Global warming is altering the identity of national parks in the West, especially the Pacific Northwest, where the iconic string of glacier-capped mountains inexorably shrinks from the horizon, park officials warn.

The melting ice caps in Washington state, home to more glaciers than anywhere else in the lower 48, are providing one of the most visual accountings of global warming outside Alaska and the Arctic region, enhanced by federal officials' digital archiving last year of photos of park glaciers taken 50 years ago.
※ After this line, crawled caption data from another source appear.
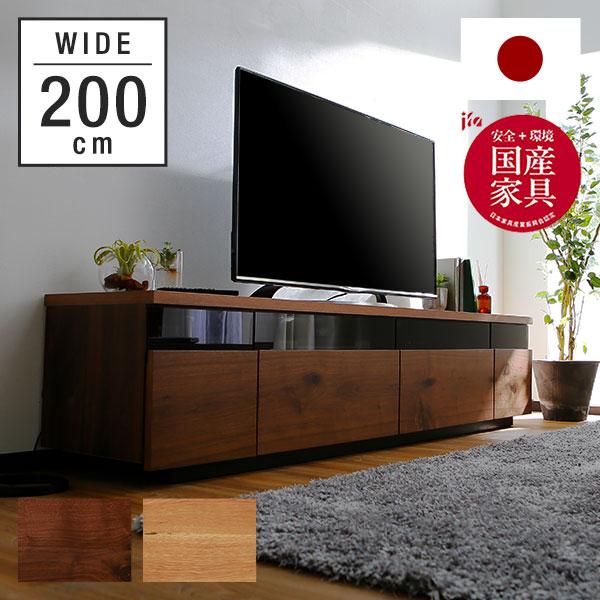 テレビ台 完成品 200cm 国産 日本製 テレビボード ローボード テレビラック 幅200 収納 TV台 TVボード AVボード 天然木突板 節あり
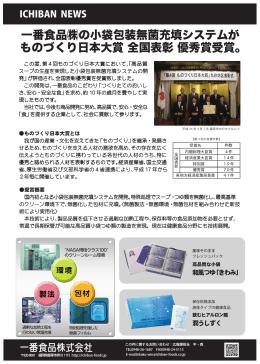 一番食品  の小袋包装無菌充填システムが ものづくり日本大賞 全国表彰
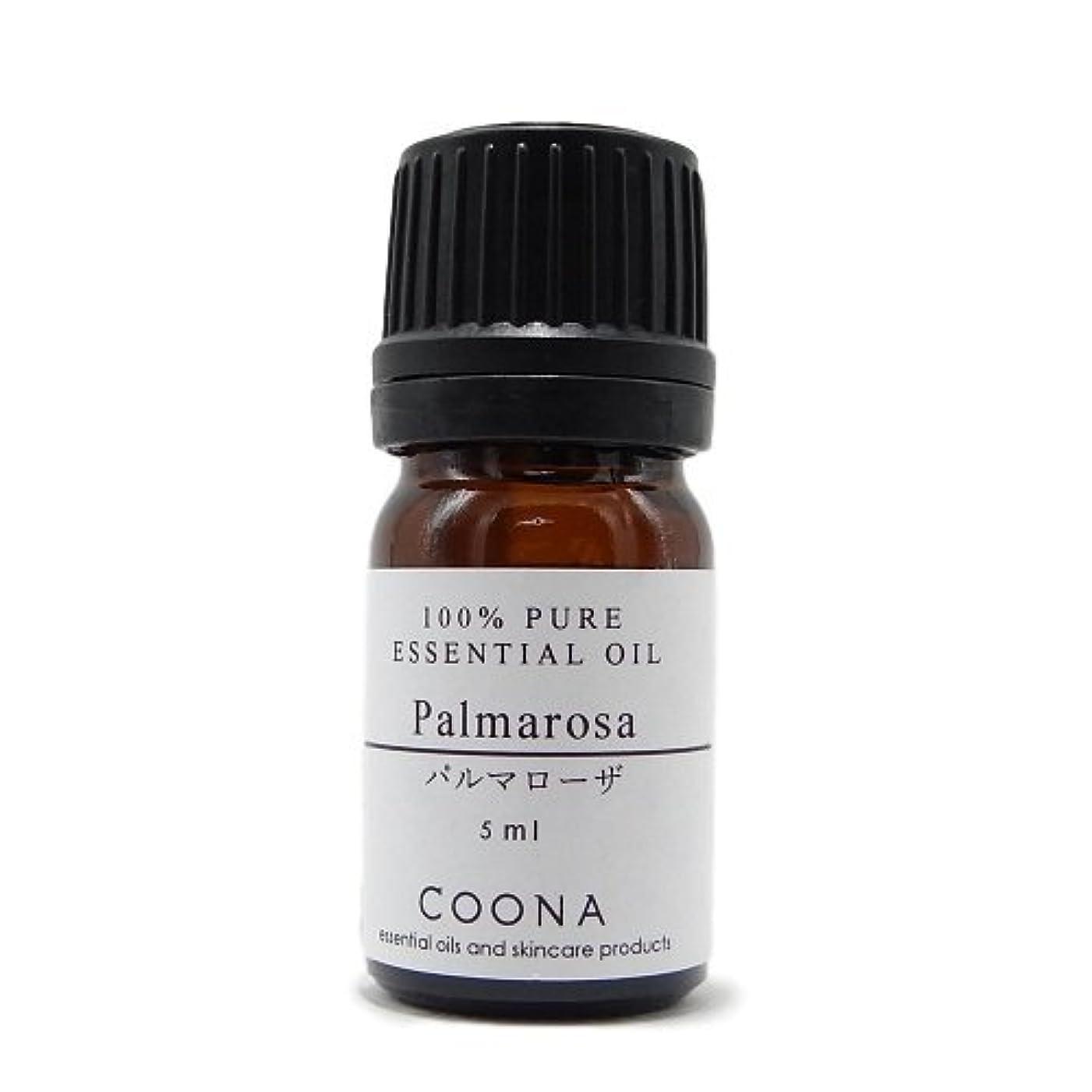 ズーム売る原理パルマローザ 5 ml (COONA エッセンシャルオイル アロマオイル 100%天然植物精油)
The changes over the decades are threatening the aesthetics and ecosystems of parks such as North Cascades, imperiling the country's natural heritage, park officials and conservationists said. Glacier National Park in Montana has lost 124 of its 150 glaciers in the last 150 years and is projected to have none left by about 2030, according to park officials.
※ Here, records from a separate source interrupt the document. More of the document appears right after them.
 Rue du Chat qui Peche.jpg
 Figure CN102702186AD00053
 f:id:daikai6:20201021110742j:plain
"It's awful. We've got to change our ways," said Steve Shuster, 55, an architectural designer from Seattle and a regular North Cascades visitor.
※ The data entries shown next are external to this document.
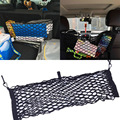 New Universal Nylon Car Hatchback Luggage Cargo Trunk Storage Organizer Net Plus Mounting Hign Quality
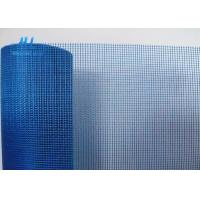 China Blue Fiberglass Wire Mesh , C Glass Fiberglass Seam Tape For Wall Reinforcement on sale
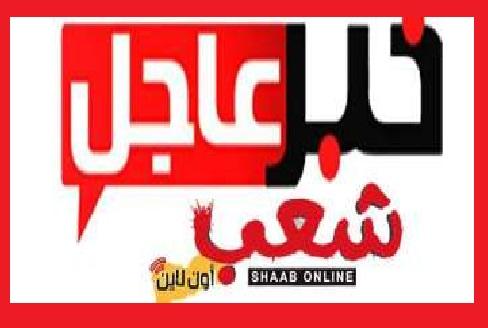عاجل | الجيش الوطني يوقع النخبة الشبوانية في فخ ويستعيد مدينة عزان خلال أقل من ساعة
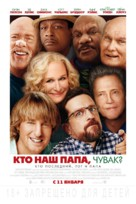Father Figures - Russian Movie Poster (xs thumbnail)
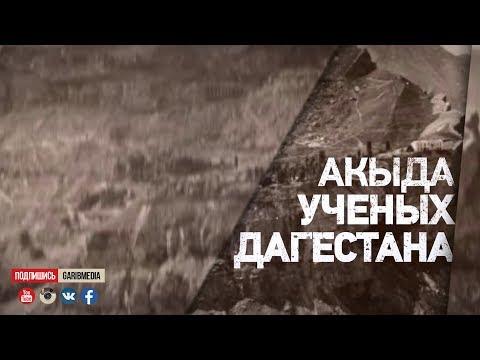 Акыда учёных Дагестана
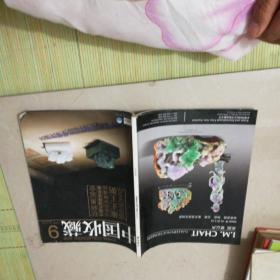 中国收藏 2008 9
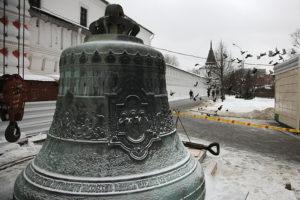 В Даниловом монастыре к 10-летию возвращения ансамбля исторических колоколов пройдет ряд мероприятий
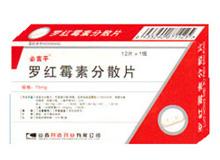 必言平(罗红霉素分散片)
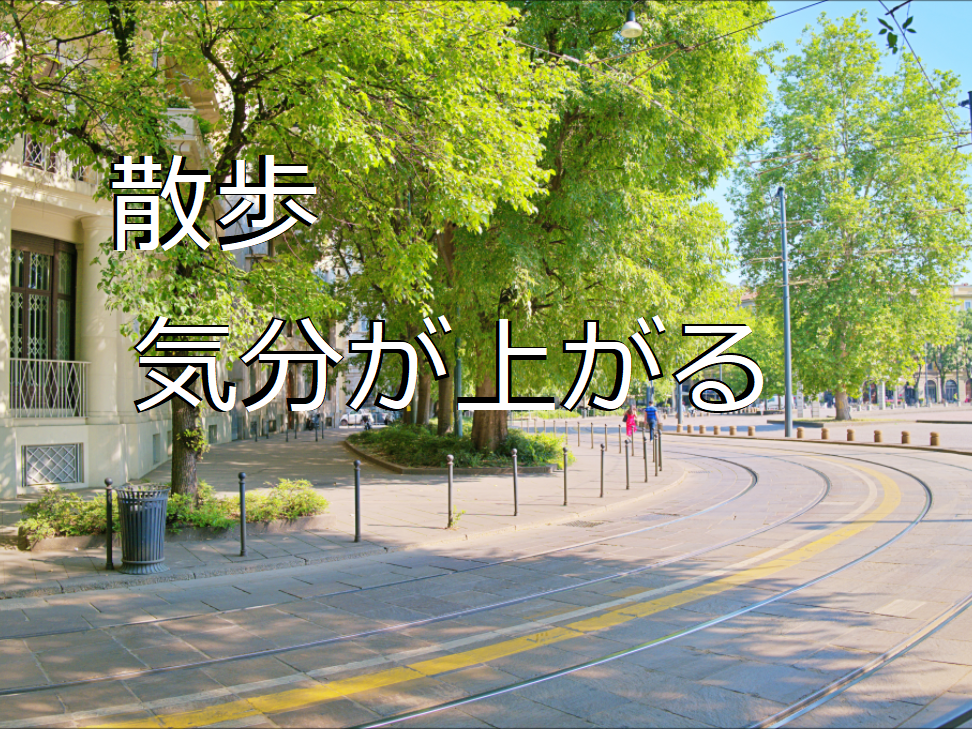 フリーBGM無料音楽素材 【陽気、散歩、気分が上がる、晴れた日、ワクワクする】 「BGM5」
Another passerby enjoying the 360-degree panorama of white-capped summits, Sherry Cline, 75, agreed. "If they're all bare peaks up there, what's it going to be?" said the retired high school biology teacher from Lynden, Wash.

President Bush, criticized by some as dragging his feet on climate change, last month proposed an international gathering to address carbon emissions. At the same time, the Interior Department announced a new climate change task force to look at national parks and other agencies. Conservationist groups have long warned that many parks are facing damage from greenhouse gases.

'Finally starting to get it'

As last week's G-8 summit put Earth's rising temperature on an international stage, park enthusiasts and their supporters said they were heartened to see the Bush administration say it was taking the issue seriously.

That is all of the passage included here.